Washington. Die vielen Twitter-Skandale des zweitreichsten Menschen der Welt gefährden nun auch Tesla. Dessen Aktie ist um 60 Prozent gefallen.

Seit sein Privatvermögen um 100 Milliarden Dollar geschrumpft und er nicht mehr der reichste Mensch der Welt ist, zahlt E-Mobil-Revolutionär Elon Musk mit ganz kleiner Münze heim. Als neuer Boss von Twitter hat er Medienberichten zufolge Mietzahlungen für die Konzern-Zentrale in San Francisco auf Eis gelegt. Ebenso versprochene Abfindungen an Hunderte von ihm gefeuerte Mitarbeiter.

Wer ihm beim Kurzmitteilungsdienst quer kommt, wird, wie es gerade einigen Top-Journalisten in Washington widerfahren ist, ohne Begründung verbannt. Andere werden zur „Fahndung” ausgeschrieben. Von einem Mann, der ein Auto verfolgt haben soll, in dem Musks zweijähriger Sohn saß, veröffentlichte der Unternehmer das Nummernschild und fragte seine 120 Millionen Abonnenten sinngemäß: Kennt ihr denn? Seltsam: Der Polizei in Los Angeles liegt nach eigenen Angaben bisher keine Strafanzeige vor. Medien spekulieren: Hat Musk die ganze Sache getürkt?

Twitter sperrt Konten von Journalisten und der Konkurrenz

Am Donnerstagabend wurden die Konten des konkurrierenden Dienstes Mastodon sowie die mehrerer Journalisten gesperrt, die über den milliardenschweren Eigentümer des sozialen Netzwerks, Elon Musk, berichten.

*Aufgabenstellung*: Bearbeite den Artikel über Elon Musk, indem du die Stelle von „Seit sein Privatvermögen“ bis einschließlich „ihm gefeuerte Mitarbeiter.“ neu wiedergibst und darin „Konzern-Zentrale“ durch „Firmenzentrale“ ersetzt. Die Zeilen im Anschluss an den Artikel über Elon Musk werden nicht gebraucht.

*Bereitgestelltes Material*:
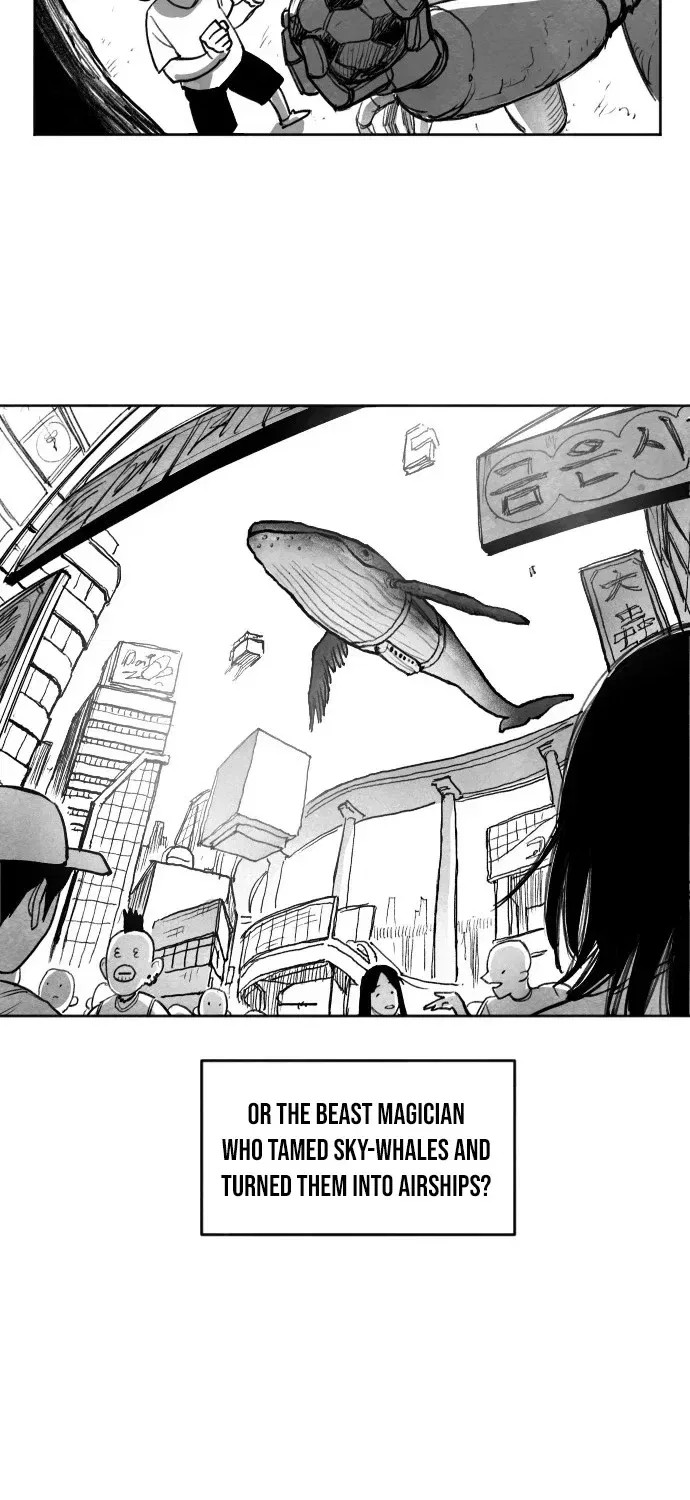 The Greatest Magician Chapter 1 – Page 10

--

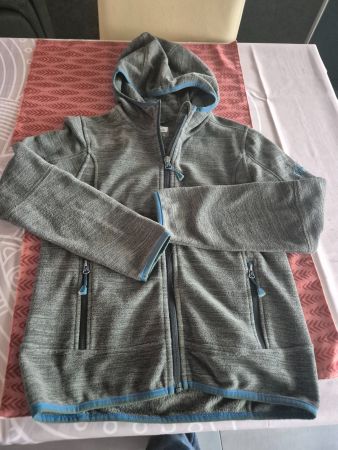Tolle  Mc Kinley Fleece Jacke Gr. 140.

*Schriftliche Antwort*:
Seit sein Privatvermögen um 100 Milliarden Dollar geschrumpft und er nicht mehr der reichste Mensch der Welt ist, zahlt E-Mobil-Revolutionär Elon Musk mit ganz kleiner Münze heim. Als neuer Boss von Twitter hat er Medienberichten zufolge Mietzahlungen für die Firmenzentrale in San Francisco auf Eis gelegt. Ebenso versprochene Abfindungen an Hunderte von ihm gefeuerte Mitarbeiter.